Mais Jean Cournut fait un pas de plus et avance que le féminin en lui-même est irreprésentable : « Cette peur que les hommes éprouvent envers les femmes ne procèderait-il par, elle aussi, d’une difficulté des hommes ‘‘à se représenter’’ le féminin des femmes, et plus secrètement le féminin qu’ils portent en eux aussi ? Non pas la sexualité féminine (quoique !) ; pas la féminité dont les femmes se parent pour rassurer les hommes, et dont les hommes les parent pour se rassurer, mais le féminin, c’est-à-dire cette part obscure de l’autre,

cette question de l’altérité, cette différence dont se scandalise le narcissisme dans la mesure où il ne l’intègre pas, ce risque permanent de déliaison au bord duquel vacille l’humain »

(Ibid, p. 208). Dans cette perspective, nous pourrions envisager que le cancer de la prostate invite au féminin à deux niveaux. D’une part, il souffrirait de l’équivalence malvenue entre le châtré et le féminin dans le latent sur un plan « dynamique », convoquant alors brutalement ce à quoi le petit garçon avait renoncé auparavant pour sauver son identité masculine.
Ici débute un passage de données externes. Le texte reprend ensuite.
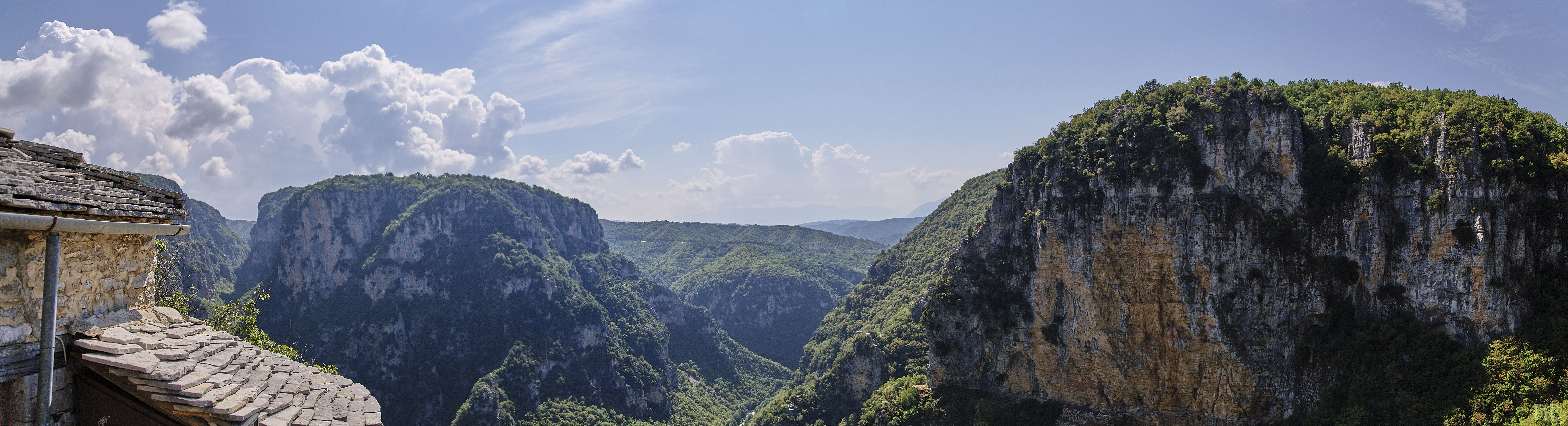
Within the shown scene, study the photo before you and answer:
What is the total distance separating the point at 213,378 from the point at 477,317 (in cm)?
10326

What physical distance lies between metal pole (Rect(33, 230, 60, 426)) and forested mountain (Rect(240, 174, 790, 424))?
255 ft

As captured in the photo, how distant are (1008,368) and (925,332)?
10.0m

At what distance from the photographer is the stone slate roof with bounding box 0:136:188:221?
22.3 feet

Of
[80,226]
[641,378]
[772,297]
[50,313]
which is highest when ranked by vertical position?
[80,226]

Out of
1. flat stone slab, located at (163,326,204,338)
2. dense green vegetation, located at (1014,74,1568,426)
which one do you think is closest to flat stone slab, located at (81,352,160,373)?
flat stone slab, located at (163,326,204,338)

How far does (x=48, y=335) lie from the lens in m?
7.23

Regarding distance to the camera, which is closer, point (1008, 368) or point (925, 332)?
point (1008, 368)

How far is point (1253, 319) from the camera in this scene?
40.6m

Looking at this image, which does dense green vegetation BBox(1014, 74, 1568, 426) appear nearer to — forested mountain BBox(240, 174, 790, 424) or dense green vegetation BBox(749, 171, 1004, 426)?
dense green vegetation BBox(749, 171, 1004, 426)

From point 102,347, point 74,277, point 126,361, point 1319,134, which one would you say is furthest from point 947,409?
point 74,277

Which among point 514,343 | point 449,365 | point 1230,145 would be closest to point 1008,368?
point 1230,145

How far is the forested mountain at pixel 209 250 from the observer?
3317 inches

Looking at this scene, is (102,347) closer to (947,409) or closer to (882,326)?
(947,409)

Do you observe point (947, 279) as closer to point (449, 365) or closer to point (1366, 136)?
point (1366, 136)
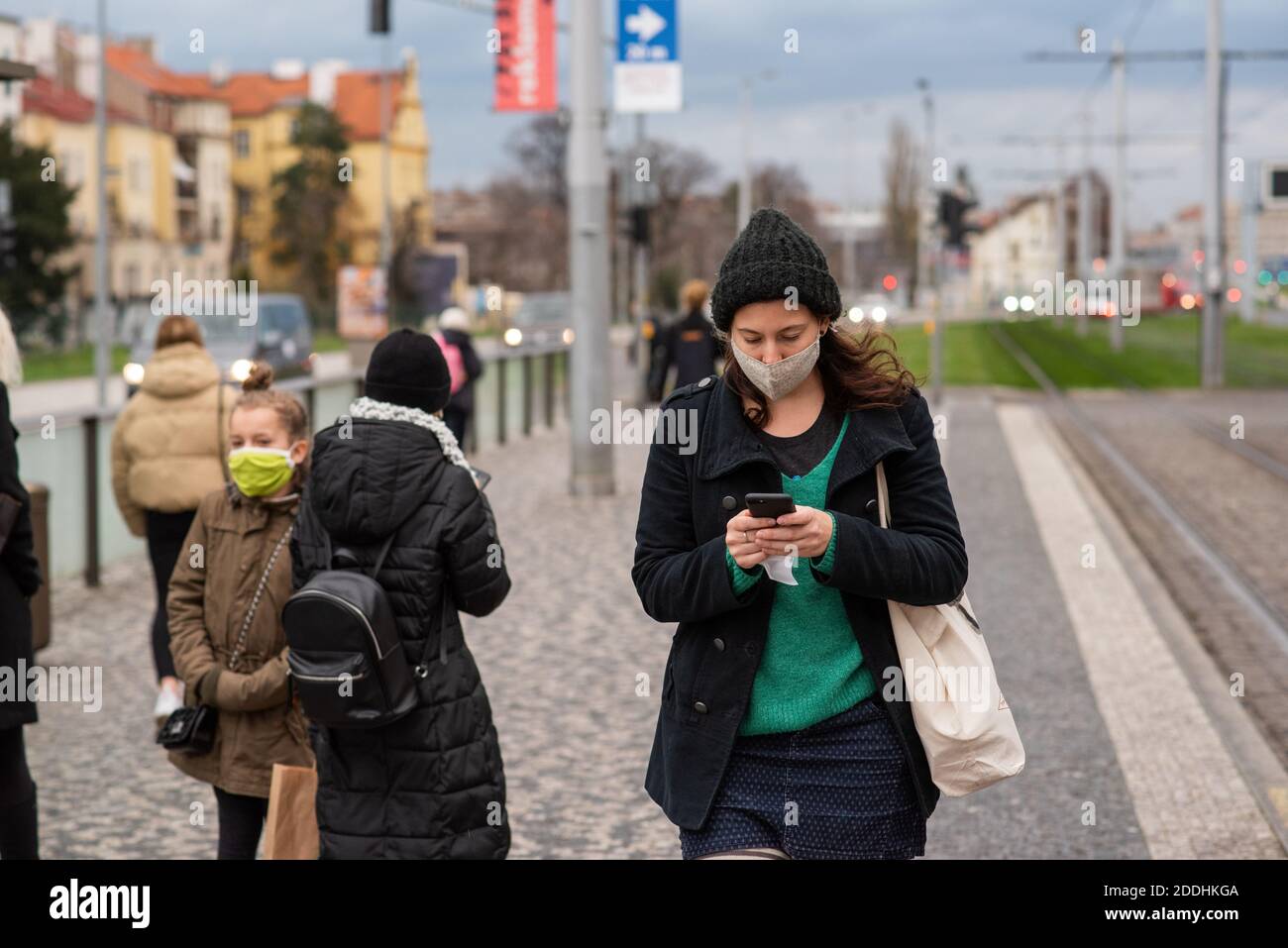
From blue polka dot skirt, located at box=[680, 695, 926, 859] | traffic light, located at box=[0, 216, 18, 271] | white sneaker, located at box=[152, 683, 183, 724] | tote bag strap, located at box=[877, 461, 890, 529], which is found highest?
traffic light, located at box=[0, 216, 18, 271]

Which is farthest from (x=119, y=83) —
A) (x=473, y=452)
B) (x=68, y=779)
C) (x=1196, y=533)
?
(x=68, y=779)

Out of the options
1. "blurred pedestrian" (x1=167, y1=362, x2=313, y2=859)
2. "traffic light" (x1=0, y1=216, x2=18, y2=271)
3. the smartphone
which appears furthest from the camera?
"traffic light" (x1=0, y1=216, x2=18, y2=271)

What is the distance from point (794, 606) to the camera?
319 centimetres

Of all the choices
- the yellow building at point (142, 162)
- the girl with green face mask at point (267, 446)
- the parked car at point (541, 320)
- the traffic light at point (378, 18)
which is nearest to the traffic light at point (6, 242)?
the traffic light at point (378, 18)

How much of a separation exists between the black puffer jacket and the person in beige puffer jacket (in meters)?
3.24

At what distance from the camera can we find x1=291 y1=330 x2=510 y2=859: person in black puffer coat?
4.28m

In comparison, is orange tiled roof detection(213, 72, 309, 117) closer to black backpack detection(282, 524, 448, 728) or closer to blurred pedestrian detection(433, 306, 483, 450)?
blurred pedestrian detection(433, 306, 483, 450)

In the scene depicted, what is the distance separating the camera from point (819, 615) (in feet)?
10.5

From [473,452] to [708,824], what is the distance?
1696 cm

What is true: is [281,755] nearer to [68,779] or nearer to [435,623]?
[435,623]

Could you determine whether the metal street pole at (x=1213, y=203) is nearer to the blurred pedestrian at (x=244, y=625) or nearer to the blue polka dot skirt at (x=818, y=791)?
the blurred pedestrian at (x=244, y=625)

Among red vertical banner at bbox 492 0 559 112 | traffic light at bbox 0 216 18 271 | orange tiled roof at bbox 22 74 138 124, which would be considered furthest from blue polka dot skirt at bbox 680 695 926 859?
orange tiled roof at bbox 22 74 138 124

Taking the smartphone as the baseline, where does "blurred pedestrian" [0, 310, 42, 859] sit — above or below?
below

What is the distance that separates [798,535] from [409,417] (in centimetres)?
160
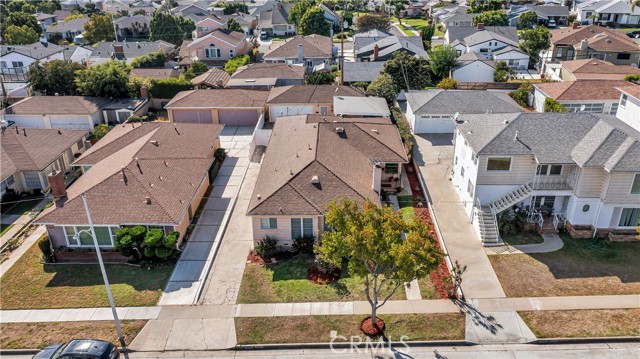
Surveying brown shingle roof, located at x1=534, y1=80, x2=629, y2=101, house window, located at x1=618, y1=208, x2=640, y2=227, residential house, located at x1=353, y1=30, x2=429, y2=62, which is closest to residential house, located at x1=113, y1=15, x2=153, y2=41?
residential house, located at x1=353, y1=30, x2=429, y2=62

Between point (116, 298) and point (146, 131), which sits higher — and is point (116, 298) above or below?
below

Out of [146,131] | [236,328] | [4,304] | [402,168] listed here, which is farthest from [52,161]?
[402,168]

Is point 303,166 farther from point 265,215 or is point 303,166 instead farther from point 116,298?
point 116,298

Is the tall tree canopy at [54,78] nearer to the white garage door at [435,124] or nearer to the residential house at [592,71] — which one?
the white garage door at [435,124]

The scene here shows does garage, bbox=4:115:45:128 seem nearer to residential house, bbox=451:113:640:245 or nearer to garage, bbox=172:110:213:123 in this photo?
garage, bbox=172:110:213:123

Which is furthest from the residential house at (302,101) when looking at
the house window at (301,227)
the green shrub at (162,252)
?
the green shrub at (162,252)

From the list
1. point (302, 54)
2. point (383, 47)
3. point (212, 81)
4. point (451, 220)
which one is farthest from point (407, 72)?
point (451, 220)
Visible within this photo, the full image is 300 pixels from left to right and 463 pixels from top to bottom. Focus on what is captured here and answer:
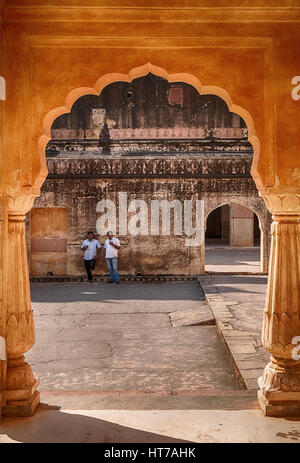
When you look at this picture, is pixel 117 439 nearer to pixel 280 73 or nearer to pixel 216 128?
pixel 280 73

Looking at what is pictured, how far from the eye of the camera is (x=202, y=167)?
1223 cm

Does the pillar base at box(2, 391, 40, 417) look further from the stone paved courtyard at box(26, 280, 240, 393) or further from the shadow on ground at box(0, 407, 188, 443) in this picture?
the stone paved courtyard at box(26, 280, 240, 393)

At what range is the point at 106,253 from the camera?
37.9 ft

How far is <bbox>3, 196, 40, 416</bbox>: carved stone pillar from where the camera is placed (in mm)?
3350

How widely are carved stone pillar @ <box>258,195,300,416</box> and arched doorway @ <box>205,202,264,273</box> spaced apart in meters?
9.17

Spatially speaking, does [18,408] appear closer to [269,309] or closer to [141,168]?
[269,309]

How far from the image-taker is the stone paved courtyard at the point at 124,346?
5.02 m

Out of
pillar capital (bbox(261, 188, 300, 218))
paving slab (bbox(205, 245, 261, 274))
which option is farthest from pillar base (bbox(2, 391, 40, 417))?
paving slab (bbox(205, 245, 261, 274))

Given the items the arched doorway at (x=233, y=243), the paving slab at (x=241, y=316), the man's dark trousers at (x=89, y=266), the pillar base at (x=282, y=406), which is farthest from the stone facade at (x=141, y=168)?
the pillar base at (x=282, y=406)

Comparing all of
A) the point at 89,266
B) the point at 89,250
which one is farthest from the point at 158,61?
the point at 89,266

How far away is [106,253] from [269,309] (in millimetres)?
8359
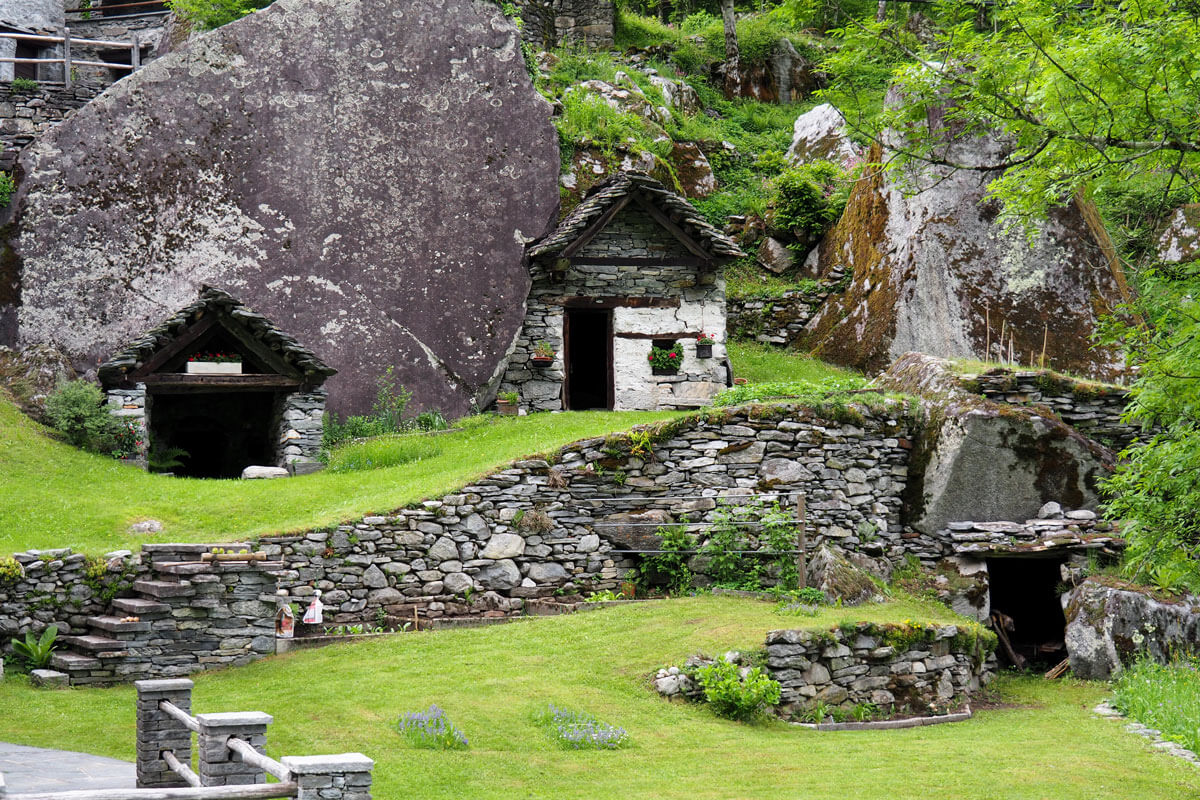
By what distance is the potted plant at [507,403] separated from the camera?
21344mm

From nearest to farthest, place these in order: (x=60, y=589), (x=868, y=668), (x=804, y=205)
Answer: (x=60, y=589), (x=868, y=668), (x=804, y=205)

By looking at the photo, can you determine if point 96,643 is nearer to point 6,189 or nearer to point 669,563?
point 669,563

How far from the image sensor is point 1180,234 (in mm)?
28422

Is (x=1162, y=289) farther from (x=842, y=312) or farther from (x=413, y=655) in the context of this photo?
(x=842, y=312)

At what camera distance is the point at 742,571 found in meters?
15.8

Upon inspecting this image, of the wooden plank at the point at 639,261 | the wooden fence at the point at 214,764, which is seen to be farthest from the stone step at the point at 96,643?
the wooden plank at the point at 639,261

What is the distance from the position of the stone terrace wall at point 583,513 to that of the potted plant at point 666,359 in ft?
15.6

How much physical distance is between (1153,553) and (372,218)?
1627 centimetres

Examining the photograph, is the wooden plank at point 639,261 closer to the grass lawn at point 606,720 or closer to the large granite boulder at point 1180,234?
the grass lawn at point 606,720

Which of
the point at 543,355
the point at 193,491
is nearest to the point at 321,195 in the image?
the point at 543,355

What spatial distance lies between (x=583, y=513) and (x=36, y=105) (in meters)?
18.6

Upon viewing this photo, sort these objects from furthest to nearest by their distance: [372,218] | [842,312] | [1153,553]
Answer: [842,312]
[372,218]
[1153,553]

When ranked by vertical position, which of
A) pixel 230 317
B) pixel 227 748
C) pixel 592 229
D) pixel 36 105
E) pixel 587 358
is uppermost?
pixel 36 105

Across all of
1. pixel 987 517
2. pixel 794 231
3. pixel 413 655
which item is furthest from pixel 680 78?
pixel 413 655
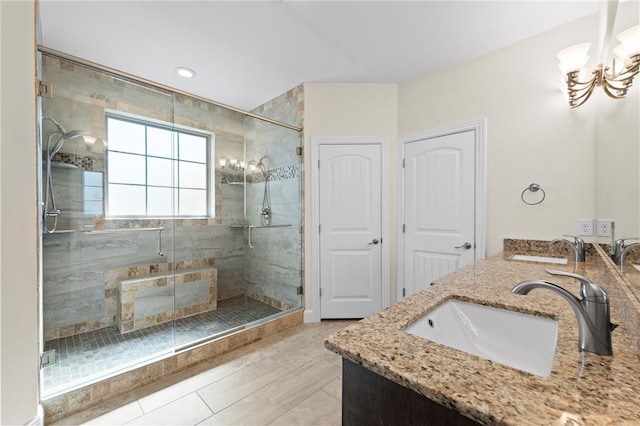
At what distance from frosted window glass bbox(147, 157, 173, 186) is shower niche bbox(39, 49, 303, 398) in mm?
10

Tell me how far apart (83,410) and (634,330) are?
253 centimetres

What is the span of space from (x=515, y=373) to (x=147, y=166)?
3107 millimetres

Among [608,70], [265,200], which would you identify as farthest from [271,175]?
[608,70]

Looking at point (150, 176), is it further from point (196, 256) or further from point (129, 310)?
point (129, 310)

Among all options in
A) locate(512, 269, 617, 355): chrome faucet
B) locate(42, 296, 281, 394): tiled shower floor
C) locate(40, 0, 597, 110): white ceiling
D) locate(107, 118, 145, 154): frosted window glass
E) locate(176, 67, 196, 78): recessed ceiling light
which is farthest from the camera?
locate(176, 67, 196, 78): recessed ceiling light

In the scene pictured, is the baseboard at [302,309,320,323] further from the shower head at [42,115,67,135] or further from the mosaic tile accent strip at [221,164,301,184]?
the shower head at [42,115,67,135]

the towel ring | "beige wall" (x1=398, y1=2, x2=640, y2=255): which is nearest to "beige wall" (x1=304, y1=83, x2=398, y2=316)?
"beige wall" (x1=398, y1=2, x2=640, y2=255)

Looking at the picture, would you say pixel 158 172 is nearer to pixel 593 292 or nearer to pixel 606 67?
pixel 593 292

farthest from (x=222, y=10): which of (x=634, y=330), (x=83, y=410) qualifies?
(x=83, y=410)

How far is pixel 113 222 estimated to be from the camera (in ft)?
8.34

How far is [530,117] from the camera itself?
2107 mm

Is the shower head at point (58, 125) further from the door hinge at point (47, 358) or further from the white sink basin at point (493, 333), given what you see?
the white sink basin at point (493, 333)

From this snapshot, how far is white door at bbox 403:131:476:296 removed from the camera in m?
2.41

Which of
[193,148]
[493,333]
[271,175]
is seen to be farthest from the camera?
[271,175]
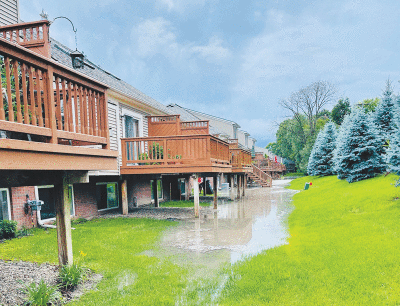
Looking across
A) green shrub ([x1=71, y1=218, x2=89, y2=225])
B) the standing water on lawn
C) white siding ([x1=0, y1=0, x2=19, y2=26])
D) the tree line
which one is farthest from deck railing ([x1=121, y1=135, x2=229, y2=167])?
the tree line

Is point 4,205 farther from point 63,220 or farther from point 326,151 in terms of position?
point 326,151

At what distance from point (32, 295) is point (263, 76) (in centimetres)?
6233

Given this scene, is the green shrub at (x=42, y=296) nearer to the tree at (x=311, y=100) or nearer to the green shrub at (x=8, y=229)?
the green shrub at (x=8, y=229)

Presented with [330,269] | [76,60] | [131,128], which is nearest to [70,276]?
[330,269]

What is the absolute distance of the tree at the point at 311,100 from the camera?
A: 40.8 meters

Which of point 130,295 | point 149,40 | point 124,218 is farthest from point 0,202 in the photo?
point 149,40

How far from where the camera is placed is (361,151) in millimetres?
15914

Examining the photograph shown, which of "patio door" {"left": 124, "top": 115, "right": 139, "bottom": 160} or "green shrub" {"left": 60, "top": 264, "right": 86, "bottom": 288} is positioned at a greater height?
"patio door" {"left": 124, "top": 115, "right": 139, "bottom": 160}

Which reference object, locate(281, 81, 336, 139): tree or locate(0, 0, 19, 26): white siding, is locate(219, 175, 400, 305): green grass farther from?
locate(281, 81, 336, 139): tree

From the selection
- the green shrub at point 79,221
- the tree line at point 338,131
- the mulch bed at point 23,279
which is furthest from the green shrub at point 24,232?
the tree line at point 338,131

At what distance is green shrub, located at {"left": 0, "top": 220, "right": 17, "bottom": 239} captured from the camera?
23.9 feet

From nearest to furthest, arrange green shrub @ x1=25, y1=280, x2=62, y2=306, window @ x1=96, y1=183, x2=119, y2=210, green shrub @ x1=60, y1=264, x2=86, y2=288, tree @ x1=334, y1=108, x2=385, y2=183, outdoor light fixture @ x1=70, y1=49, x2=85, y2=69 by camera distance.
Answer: green shrub @ x1=25, y1=280, x2=62, y2=306, green shrub @ x1=60, y1=264, x2=86, y2=288, outdoor light fixture @ x1=70, y1=49, x2=85, y2=69, window @ x1=96, y1=183, x2=119, y2=210, tree @ x1=334, y1=108, x2=385, y2=183

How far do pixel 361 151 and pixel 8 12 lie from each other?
53.7 ft

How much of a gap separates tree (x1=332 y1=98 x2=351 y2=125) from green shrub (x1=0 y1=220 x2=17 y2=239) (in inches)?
1535
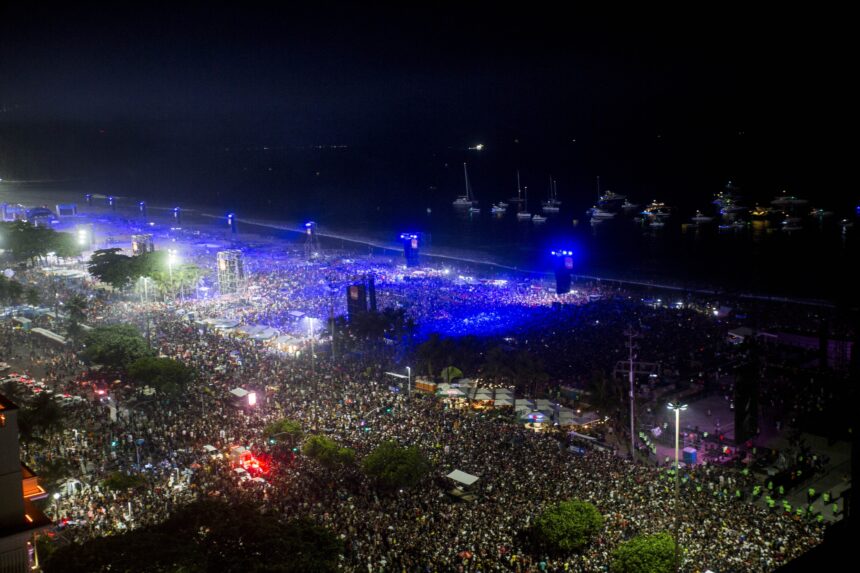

En outre, de par le traumatisme et la passivité qu’il inflige, le cancer de la prostate serait en lui-même du féminin dans le sens où il est fondamentalement autre, passivant, irreprésentable et débordant, faisant courir le risque de la déliaison à la fois parce qu’il déborde les capacités psychiques de liaison, parce qu’il déstabilise l’économie pulsionnelle massivement mais également parce qu’il convoque l’existentiel avec la mort, la sexualité et le vieillissement.

Synthèse : Comme toute maladie grave, le cancer de la prostate et ses traitements mobiliseraient une identification narcissique, identification primaire qui consiste à avoir une « faim de soi », à s’autonourrir de soi pour tenir, et que nous entendons alors au sens de Schwering : « s’approprier son corps en s’identifiant aux perceptions et affects, pour lesquels des mots et des pensées seront bientôt disponibles » (2015, p. 36). Mais l’impact sur la sexualité et la virilité viendrait à la fois faire planer la menace :

- de l’identification narcissique à la femme passivée particulièrement dangereuse pour le narcissisme masculin,

- d’une identification mélancolique,

o mais également car le levier de négociation transitionnelle du complexe de castration est alors saturé et débordé par l’élaboration presque impossible et impensable d’une castration trop brute et trop réelle.

Cela expliquerait à nouveau la mobilisation de ce que nous appelons un masculin hypomane, en guise à fois de défense et d’étayage pour et contre la traversée du mouvement mélancolique fortement convoqué.